RECORD SET:

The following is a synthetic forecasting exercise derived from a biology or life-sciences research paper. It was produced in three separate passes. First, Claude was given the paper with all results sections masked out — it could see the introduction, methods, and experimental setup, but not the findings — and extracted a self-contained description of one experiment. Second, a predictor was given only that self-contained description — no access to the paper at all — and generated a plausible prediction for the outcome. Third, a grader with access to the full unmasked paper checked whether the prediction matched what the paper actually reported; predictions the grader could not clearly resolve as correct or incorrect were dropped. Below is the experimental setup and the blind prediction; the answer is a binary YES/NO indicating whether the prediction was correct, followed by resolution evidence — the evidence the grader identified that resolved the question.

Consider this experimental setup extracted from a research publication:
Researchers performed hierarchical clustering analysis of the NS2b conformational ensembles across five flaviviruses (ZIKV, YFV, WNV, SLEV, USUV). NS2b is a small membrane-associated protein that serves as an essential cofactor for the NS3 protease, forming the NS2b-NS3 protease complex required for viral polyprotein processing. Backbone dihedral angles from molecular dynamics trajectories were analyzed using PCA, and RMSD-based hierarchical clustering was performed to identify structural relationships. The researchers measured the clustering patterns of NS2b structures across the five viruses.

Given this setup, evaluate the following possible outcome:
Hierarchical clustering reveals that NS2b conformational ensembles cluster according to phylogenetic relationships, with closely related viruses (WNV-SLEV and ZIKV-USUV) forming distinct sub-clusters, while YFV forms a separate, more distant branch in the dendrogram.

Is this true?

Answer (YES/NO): NO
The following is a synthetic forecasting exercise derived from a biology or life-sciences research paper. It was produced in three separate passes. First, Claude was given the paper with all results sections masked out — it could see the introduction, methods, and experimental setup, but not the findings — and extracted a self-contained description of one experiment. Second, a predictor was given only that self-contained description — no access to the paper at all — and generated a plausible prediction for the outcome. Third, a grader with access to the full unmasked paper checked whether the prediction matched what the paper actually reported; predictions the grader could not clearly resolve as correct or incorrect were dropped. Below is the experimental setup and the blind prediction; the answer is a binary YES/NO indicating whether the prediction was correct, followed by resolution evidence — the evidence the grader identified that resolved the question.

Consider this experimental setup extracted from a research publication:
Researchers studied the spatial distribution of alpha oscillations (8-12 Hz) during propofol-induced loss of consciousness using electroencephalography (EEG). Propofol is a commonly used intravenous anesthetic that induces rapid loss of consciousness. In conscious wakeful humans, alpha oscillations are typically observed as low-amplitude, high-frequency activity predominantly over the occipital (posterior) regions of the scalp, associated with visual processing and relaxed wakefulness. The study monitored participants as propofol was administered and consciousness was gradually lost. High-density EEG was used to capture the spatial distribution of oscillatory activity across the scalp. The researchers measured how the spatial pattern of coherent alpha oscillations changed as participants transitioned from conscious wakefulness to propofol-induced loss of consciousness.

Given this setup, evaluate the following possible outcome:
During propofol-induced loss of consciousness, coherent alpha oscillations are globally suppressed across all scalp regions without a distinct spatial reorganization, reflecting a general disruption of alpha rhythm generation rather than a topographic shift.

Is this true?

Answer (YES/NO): NO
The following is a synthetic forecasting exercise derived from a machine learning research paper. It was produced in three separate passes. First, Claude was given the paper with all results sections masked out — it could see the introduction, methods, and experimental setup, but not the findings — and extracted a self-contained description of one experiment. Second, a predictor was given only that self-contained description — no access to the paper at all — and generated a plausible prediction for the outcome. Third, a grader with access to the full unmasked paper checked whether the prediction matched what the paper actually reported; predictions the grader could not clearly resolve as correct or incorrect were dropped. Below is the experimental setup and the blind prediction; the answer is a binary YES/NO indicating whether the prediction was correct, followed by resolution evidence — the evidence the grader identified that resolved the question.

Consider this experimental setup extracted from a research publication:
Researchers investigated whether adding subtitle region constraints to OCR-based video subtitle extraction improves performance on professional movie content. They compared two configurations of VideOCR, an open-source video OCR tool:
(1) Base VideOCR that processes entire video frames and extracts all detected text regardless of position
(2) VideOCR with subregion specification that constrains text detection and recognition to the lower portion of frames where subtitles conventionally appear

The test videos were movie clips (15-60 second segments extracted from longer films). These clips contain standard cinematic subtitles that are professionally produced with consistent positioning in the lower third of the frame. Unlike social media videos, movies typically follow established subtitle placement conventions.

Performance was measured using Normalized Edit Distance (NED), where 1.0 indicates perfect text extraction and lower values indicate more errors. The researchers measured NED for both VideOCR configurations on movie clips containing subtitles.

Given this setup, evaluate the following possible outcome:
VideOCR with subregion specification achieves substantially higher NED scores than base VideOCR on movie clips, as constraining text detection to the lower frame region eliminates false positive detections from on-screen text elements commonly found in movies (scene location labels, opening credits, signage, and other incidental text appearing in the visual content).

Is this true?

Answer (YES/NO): NO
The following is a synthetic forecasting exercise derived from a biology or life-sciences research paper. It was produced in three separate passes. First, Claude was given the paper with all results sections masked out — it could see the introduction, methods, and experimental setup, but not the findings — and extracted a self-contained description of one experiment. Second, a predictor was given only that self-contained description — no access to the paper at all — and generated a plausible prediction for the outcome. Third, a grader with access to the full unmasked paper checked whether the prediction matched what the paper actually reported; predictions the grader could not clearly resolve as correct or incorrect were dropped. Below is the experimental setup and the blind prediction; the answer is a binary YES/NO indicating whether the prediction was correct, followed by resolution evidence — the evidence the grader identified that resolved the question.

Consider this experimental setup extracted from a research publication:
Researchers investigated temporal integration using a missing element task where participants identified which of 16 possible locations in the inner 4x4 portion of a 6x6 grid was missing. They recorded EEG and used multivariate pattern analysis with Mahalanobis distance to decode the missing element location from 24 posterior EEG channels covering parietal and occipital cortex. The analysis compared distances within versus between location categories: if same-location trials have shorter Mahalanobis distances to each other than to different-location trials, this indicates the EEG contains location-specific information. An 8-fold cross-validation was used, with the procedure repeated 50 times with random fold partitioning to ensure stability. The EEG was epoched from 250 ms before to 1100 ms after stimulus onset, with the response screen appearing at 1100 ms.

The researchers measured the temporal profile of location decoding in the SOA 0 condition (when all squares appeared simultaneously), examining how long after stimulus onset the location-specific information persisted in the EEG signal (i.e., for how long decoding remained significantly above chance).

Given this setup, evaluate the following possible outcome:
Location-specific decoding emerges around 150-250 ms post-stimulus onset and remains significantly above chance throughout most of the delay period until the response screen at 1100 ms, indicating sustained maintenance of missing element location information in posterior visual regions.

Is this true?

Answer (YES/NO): NO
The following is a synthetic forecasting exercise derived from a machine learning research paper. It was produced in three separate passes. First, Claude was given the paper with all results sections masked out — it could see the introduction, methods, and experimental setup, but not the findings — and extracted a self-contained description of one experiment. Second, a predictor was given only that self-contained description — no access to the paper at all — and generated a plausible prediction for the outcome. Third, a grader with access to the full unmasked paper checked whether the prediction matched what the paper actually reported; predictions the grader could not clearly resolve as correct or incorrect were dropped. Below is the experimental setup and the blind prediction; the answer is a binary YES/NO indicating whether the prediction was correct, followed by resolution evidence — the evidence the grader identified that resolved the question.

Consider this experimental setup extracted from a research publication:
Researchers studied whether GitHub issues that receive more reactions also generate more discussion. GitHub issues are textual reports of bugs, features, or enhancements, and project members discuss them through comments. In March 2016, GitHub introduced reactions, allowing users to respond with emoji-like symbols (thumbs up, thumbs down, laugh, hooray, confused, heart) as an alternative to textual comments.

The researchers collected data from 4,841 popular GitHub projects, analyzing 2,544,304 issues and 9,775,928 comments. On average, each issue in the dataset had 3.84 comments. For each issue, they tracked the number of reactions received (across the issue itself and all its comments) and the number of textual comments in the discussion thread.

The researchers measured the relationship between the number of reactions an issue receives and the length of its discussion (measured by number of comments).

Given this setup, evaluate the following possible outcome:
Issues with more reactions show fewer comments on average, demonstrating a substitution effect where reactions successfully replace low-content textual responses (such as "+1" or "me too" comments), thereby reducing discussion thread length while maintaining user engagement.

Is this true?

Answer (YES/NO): NO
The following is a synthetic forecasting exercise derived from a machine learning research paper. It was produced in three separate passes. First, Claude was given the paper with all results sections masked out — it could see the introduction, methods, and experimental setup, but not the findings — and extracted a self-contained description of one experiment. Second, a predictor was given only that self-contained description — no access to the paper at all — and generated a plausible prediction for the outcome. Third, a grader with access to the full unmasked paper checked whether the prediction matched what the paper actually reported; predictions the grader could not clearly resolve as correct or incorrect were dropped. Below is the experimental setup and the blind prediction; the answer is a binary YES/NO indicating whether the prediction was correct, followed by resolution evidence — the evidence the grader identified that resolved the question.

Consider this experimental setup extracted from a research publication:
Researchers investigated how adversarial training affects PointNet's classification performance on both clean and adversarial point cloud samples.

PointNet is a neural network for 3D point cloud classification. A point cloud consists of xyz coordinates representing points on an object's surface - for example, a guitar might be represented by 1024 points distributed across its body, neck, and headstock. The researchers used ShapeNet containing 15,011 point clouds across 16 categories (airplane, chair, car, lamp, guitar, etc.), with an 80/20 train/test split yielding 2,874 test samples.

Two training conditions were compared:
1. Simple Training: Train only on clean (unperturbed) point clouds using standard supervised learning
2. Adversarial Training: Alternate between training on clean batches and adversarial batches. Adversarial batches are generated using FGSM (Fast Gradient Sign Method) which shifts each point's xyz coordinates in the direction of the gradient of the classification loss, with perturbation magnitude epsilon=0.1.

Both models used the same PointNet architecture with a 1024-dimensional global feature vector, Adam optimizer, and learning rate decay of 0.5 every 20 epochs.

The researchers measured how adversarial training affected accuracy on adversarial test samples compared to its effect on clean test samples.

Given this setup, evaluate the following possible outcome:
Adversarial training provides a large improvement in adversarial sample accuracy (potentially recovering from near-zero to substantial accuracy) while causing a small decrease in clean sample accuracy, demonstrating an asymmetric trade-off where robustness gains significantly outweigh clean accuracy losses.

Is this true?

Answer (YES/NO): NO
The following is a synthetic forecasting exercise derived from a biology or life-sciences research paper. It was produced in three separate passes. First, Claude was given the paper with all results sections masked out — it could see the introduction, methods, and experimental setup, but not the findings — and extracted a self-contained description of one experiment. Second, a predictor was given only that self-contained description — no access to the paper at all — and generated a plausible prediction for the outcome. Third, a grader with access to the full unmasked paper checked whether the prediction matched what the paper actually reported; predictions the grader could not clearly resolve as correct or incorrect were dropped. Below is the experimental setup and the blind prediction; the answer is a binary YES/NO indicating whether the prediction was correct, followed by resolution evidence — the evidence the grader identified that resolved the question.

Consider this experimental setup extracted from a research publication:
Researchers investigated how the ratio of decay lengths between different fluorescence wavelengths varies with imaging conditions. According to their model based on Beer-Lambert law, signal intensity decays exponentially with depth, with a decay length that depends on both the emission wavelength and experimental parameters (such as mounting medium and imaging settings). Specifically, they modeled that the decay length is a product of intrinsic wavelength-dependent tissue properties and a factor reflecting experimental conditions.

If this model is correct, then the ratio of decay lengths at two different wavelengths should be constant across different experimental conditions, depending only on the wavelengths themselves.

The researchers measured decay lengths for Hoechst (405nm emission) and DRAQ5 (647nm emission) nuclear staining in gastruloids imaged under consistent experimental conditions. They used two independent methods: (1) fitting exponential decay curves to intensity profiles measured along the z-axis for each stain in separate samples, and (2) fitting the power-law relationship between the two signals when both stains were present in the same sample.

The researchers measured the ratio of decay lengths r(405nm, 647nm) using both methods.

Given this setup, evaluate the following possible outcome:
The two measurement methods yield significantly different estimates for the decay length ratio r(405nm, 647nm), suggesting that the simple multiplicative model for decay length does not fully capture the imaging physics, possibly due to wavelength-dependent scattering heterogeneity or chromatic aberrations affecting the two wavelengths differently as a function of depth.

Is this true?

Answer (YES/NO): NO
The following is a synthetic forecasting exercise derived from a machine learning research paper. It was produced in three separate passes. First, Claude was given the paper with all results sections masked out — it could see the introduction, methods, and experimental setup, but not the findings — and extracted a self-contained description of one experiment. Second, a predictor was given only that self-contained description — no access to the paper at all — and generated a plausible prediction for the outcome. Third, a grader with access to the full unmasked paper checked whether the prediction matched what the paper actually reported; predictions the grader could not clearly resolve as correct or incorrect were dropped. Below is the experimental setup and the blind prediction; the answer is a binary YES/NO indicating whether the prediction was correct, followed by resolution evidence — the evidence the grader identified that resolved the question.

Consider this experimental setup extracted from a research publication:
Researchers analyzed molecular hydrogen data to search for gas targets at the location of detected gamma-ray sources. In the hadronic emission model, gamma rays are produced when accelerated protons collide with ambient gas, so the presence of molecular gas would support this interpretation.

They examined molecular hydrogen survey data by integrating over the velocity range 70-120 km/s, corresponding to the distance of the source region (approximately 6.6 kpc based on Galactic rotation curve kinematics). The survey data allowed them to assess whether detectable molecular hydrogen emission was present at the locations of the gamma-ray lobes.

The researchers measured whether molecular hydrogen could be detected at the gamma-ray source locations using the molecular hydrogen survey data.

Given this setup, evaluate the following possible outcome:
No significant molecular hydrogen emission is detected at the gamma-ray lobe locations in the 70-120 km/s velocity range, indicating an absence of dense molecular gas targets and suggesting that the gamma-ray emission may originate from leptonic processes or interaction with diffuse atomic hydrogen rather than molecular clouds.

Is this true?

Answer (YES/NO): NO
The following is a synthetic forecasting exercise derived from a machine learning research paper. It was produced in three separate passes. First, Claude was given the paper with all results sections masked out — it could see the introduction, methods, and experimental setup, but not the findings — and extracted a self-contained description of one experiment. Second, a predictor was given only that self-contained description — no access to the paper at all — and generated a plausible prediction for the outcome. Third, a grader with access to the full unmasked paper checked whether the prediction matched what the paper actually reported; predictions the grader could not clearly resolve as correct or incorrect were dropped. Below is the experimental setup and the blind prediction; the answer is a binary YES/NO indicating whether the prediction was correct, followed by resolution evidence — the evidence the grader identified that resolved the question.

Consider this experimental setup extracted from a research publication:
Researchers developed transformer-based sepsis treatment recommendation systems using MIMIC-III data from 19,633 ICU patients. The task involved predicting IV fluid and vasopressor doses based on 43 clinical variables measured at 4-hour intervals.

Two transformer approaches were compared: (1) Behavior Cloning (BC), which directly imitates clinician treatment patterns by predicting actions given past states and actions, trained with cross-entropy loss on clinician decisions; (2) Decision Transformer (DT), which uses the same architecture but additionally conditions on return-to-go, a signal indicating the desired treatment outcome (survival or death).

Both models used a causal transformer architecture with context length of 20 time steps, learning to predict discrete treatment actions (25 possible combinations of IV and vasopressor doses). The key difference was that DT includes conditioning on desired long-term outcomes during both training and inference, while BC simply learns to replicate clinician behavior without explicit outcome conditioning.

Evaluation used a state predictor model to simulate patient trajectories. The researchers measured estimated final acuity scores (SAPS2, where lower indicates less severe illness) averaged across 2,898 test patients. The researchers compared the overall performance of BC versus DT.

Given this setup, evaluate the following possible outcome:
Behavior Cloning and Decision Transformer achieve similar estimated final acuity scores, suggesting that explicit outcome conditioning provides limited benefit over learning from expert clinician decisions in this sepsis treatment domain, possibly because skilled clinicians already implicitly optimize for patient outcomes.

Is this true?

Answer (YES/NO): NO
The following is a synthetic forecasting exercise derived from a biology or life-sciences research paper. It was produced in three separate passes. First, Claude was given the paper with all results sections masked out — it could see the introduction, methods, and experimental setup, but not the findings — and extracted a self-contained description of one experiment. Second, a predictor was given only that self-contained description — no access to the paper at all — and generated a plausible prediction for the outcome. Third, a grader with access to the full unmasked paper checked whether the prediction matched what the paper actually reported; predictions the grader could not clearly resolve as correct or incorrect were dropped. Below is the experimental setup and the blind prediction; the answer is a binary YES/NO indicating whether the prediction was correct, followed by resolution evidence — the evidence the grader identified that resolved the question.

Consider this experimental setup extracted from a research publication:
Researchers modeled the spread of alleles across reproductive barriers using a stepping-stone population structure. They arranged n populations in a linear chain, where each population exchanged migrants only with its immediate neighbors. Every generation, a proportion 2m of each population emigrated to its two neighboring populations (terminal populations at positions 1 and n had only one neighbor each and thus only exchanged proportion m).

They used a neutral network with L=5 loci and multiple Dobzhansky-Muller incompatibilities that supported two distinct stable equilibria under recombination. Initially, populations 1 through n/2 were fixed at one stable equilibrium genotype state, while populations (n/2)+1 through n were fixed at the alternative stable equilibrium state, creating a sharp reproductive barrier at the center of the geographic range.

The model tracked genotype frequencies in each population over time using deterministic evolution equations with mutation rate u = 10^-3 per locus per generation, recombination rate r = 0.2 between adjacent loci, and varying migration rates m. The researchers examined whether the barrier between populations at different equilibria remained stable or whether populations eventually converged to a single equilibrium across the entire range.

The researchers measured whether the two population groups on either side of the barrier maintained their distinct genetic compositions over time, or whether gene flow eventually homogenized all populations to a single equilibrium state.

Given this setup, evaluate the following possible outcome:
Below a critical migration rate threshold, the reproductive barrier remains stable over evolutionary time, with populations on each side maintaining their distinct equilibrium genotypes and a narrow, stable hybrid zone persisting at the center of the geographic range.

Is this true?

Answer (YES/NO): YES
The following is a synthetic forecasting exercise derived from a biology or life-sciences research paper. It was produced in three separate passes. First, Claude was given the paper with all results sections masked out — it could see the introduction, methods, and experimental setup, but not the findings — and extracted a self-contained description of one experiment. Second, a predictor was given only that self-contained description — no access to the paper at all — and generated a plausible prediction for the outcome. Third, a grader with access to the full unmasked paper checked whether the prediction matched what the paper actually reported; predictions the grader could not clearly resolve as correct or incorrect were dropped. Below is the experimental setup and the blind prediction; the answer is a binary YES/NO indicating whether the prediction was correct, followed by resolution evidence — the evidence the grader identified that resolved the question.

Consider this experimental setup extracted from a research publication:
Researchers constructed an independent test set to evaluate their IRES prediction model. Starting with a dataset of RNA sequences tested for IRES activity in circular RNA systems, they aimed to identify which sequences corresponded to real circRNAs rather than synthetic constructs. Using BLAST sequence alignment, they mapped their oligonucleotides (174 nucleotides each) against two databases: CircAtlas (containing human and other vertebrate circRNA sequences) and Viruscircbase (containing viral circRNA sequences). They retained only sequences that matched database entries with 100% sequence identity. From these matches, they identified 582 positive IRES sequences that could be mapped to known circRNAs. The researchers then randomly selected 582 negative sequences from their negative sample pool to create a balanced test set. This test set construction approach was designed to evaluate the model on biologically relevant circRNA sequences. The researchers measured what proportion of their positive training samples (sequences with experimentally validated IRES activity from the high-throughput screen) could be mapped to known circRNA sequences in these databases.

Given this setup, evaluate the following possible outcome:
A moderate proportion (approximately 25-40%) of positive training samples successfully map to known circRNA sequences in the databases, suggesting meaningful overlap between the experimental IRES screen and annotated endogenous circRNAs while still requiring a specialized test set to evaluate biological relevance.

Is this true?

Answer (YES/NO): NO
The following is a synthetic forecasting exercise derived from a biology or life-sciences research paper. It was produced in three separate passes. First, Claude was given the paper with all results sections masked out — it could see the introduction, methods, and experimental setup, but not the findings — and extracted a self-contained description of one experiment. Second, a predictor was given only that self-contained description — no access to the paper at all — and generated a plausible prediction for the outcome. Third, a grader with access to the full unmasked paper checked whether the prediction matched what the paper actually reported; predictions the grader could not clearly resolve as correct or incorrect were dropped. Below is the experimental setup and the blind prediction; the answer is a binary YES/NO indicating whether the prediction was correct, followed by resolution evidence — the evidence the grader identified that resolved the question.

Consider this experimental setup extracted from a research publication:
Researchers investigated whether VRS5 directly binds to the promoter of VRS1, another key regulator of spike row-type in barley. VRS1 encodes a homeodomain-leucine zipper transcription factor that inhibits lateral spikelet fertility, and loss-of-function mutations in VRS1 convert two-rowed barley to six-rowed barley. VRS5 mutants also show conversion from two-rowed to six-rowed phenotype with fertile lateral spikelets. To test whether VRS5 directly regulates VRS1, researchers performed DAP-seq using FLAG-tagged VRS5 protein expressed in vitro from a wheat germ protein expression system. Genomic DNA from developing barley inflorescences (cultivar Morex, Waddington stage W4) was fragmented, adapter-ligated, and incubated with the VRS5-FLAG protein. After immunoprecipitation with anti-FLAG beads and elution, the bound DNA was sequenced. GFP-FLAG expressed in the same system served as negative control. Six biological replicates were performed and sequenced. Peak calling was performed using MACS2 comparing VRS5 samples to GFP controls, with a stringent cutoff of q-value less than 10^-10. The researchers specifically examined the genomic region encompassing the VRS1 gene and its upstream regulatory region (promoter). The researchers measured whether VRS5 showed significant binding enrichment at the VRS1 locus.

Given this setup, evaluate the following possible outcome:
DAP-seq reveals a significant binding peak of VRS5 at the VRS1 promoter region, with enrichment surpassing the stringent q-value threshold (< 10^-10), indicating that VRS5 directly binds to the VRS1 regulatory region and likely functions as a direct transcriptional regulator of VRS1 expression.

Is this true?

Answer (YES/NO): YES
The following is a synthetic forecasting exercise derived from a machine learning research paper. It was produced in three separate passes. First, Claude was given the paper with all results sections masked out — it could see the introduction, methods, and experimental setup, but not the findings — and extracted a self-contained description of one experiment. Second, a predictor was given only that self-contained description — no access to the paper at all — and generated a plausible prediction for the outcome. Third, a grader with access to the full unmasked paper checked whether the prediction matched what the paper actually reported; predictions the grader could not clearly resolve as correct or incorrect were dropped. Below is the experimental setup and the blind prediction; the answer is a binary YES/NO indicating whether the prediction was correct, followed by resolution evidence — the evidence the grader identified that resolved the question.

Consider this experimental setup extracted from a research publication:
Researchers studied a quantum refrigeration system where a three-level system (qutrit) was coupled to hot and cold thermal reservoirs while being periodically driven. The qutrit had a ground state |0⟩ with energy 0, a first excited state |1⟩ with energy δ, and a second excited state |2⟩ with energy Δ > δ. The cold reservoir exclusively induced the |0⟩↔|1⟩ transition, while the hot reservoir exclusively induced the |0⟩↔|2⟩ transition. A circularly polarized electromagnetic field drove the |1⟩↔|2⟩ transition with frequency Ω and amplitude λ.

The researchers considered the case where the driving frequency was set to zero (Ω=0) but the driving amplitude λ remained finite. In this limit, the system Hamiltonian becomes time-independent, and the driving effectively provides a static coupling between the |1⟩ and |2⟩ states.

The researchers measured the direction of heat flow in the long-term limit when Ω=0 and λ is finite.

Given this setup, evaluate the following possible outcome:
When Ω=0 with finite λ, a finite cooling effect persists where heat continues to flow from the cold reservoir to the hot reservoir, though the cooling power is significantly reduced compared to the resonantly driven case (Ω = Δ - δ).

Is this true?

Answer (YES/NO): NO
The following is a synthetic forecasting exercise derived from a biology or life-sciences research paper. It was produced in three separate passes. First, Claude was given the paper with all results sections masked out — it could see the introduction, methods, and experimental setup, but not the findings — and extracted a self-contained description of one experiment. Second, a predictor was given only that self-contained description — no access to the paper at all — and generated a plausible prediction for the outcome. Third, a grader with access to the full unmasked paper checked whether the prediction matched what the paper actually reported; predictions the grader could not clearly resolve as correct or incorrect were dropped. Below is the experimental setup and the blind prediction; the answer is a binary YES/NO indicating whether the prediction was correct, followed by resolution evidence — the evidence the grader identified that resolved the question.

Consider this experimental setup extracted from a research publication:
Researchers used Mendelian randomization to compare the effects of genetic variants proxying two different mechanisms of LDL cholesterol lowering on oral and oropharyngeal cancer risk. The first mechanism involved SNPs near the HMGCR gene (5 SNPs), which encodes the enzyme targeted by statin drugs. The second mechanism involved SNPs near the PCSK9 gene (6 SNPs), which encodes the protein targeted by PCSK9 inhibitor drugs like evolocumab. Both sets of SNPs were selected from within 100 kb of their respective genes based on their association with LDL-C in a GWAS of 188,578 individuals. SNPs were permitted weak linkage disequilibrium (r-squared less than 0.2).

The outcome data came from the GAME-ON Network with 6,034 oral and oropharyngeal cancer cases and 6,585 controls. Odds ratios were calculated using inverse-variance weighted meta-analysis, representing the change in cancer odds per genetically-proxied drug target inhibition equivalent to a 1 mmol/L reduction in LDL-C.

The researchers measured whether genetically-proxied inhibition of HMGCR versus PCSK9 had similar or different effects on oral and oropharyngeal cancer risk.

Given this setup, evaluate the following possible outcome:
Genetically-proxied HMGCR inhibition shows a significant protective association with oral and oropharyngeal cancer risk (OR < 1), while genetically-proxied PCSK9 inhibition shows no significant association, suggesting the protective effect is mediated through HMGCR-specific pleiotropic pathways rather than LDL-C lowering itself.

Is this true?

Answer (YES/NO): NO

WHAT IS BEING ASKED: Above are the records; report each line in them that includes the word "provides".

RESULT:
Adversarial training provides a large improvement in adversarial sample accuracy (potentially recovering from near-zero to substantial accuracy) while causing a small decrease in clean sample accuracy, demonstrating an asymmetric trade-off where robustness gains significantly outweigh clean accuracy losses.
Behavior Cloning and Decision Transformer achieve similar estimated final acuity scores, suggesting that explicit outcome conditioning provides limited benefit over learning from expert clinician decisions in this sepsis treatment domain, possibly because skilled clinicians already implicitly optimize for patient outcomes.
The researchers considered the case where the driving frequency was set to zero (Ω=0) but the driving amplitude λ remained finite. In this limit, the system Hamiltonian becomes time-independent, and the driving effectively provides a static coupling between the |1⟩ and |2⟩ states.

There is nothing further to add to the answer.